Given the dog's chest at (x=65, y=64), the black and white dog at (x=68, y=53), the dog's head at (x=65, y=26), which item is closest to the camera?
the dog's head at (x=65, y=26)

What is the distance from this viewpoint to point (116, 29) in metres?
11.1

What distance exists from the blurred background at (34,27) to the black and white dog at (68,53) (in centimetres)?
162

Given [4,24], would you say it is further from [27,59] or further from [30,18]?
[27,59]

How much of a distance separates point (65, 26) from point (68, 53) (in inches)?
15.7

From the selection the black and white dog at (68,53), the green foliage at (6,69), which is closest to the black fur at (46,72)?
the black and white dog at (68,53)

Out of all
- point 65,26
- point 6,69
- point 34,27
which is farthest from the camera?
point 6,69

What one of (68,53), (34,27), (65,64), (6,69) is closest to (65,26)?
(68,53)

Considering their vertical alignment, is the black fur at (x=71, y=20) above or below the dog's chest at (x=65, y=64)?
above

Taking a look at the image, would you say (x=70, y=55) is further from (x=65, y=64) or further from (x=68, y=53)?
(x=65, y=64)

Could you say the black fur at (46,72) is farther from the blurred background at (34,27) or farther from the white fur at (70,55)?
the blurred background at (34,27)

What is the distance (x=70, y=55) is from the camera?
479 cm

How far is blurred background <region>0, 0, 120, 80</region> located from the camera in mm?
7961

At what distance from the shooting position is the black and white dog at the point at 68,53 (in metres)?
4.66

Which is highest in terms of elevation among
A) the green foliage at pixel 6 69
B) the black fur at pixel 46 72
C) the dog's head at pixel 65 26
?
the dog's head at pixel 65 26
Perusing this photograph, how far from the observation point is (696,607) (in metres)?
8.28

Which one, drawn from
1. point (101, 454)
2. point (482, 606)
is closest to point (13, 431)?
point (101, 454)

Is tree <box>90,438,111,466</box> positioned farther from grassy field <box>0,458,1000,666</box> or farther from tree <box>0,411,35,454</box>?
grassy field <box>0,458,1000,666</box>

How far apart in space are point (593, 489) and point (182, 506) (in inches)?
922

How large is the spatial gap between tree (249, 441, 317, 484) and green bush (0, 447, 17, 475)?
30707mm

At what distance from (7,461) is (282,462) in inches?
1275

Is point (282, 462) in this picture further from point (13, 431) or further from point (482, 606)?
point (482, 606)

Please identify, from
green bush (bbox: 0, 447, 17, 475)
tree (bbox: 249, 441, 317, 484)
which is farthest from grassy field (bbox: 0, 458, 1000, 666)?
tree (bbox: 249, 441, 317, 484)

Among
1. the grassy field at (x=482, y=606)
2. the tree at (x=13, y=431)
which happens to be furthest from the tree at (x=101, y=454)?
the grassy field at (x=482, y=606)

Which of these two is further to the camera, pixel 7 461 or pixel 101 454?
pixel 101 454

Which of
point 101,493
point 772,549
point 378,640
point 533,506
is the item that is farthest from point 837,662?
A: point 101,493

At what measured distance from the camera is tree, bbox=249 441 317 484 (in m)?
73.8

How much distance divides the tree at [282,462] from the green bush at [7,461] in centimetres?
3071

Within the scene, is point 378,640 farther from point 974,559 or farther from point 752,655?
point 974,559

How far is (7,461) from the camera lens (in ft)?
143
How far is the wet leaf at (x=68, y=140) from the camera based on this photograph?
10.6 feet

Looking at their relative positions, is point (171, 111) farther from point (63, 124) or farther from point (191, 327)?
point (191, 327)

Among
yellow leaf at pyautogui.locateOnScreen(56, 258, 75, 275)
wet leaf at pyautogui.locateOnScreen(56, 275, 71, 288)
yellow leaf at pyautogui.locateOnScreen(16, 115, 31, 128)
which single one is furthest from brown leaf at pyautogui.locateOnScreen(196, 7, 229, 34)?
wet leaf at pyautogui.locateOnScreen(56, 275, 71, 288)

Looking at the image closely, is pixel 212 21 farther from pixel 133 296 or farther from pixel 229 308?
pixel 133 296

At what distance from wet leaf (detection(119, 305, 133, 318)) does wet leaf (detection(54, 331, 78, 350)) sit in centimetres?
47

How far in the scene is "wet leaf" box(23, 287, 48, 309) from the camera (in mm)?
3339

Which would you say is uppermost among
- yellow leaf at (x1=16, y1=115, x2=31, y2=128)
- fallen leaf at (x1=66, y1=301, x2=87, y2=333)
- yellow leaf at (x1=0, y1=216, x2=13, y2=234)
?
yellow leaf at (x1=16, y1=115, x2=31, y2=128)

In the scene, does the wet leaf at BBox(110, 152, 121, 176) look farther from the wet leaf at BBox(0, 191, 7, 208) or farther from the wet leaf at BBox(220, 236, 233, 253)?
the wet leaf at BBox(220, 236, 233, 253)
---*---
_Task goal_
Please copy out all of the records above, putting "green shrubbery" in place of "green foliage" wherever it occurs and keeping everything else the same.

_Worked answer_
Given the dog's chest at (x=65, y=64), the black and white dog at (x=68, y=53), the dog's head at (x=65, y=26), which item is closest to the camera?
the dog's head at (x=65, y=26)

What is the distance from this viewpoint to point (116, 29) in metres?
11.1

What distance exists from the blurred background at (34,27) to the black and white dog at (68,53) (in centimetres)?
162

Given [4,24], would you say it is further from [27,59] or further from [30,18]?
[27,59]

How much of a distance separates point (65, 26) from point (68, 53) (in inches)?
15.7

From the selection the black and white dog at (68,53), the green shrubbery at (6,69), which is closest to the black fur at (46,72)?
the black and white dog at (68,53)

Out of all
- point 65,26
- point 6,69
- point 34,27
which is farthest from the camera?
point 6,69

What one of (68,53), (34,27), (65,64), (6,69) is closest to (65,26)?
(68,53)

Considering their vertical alignment, is the black fur at (x=71, y=20) above or below the dog's chest at (x=65, y=64)?
above

Taking a look at the image, would you say (x=70, y=55) is further from (x=65, y=64) or further from (x=68, y=53)?
(x=65, y=64)

Could you say the black fur at (46,72) is farther from the blurred background at (34,27) or farther from the white fur at (70,55)?
the blurred background at (34,27)

What is the distance (x=70, y=55) is from the camera?
479 cm

How far is blurred background <region>0, 0, 120, 80</region> located from the camera in mm?
7961

At what distance from the shooting position is the black and white dog at the point at 68,53 (in metres)?
4.66

Which is highest in terms of elevation among
A) the green shrubbery at pixel 6 69
B) the black fur at pixel 46 72
C) the dog's head at pixel 65 26
?
the dog's head at pixel 65 26
Perusing this photograph, how far from the observation point is (696,607) (in metres)?
8.28

Which one, drawn from
1. point (101, 454)
2. point (482, 606)
is closest to point (13, 431)?
point (101, 454)

Is tree <box>90,438,111,466</box> positioned farther from grassy field <box>0,458,1000,666</box> or farther from tree <box>0,411,35,454</box>?
grassy field <box>0,458,1000,666</box>

How far apart in space are point (593, 489) and point (182, 506) (in inches)?
922

How large is the spatial gap between tree (249, 441, 317, 484) and green bush (0, 447, 17, 475)?
30707mm

At what distance from (7,461) is (282,462) in inches?
1275

Is point (282, 462) in this picture further from point (13, 431) or further from point (482, 606)?
point (482, 606)

Please identify, from
green bush (bbox: 0, 447, 17, 475)
tree (bbox: 249, 441, 317, 484)
which is farthest from grassy field (bbox: 0, 458, 1000, 666)?
tree (bbox: 249, 441, 317, 484)

Among
1. the grassy field at (x=482, y=606)
2. the tree at (x=13, y=431)
which happens to be furthest from the tree at (x=101, y=454)?
the grassy field at (x=482, y=606)

Which of these two is further to the camera, pixel 7 461 or pixel 101 454?
pixel 101 454

Which of
point 101,493
point 772,549
point 378,640
point 533,506
is the item that is farthest from point 837,662?
A: point 101,493

At what measured distance from the camera is tree, bbox=249 441 317 484 (in m)?
73.8

How much distance divides the tree at [282,462] from the green bush at [7,461] in centimetres?
3071

Within the scene, is point 378,640 farther from point 974,559 or farther from point 752,655?
point 974,559

How far is (7,461) from the camera lens (in ft)?
143
How far is the wet leaf at (x=68, y=140) from the camera based on this photograph?
10.6 feet

Looking at their relative positions, is point (171, 111) farther from point (63, 124) or farther from point (191, 327)?
point (191, 327)

Among
yellow leaf at pyautogui.locateOnScreen(56, 258, 75, 275)
wet leaf at pyautogui.locateOnScreen(56, 275, 71, 288)
yellow leaf at pyautogui.locateOnScreen(16, 115, 31, 128)
which single one is furthest from brown leaf at pyautogui.locateOnScreen(196, 7, 229, 34)?
wet leaf at pyautogui.locateOnScreen(56, 275, 71, 288)

Looking at the image closely, is pixel 212 21 farther from pixel 133 296 or farther from pixel 229 308?
pixel 133 296

At what distance from wet leaf (detection(119, 305, 133, 318)) does wet leaf (detection(54, 331, 78, 350)) sit in centimetres?
47

How far in the scene is "wet leaf" box(23, 287, 48, 309) from the camera (in mm)?
3339

Which would you say is uppermost among
- yellow leaf at (x1=16, y1=115, x2=31, y2=128)
- fallen leaf at (x1=66, y1=301, x2=87, y2=333)
- yellow leaf at (x1=0, y1=216, x2=13, y2=234)
?
yellow leaf at (x1=16, y1=115, x2=31, y2=128)

In the scene, does the wet leaf at BBox(110, 152, 121, 176) look farther from the wet leaf at BBox(0, 191, 7, 208) or farther from the wet leaf at BBox(220, 236, 233, 253)?
the wet leaf at BBox(220, 236, 233, 253)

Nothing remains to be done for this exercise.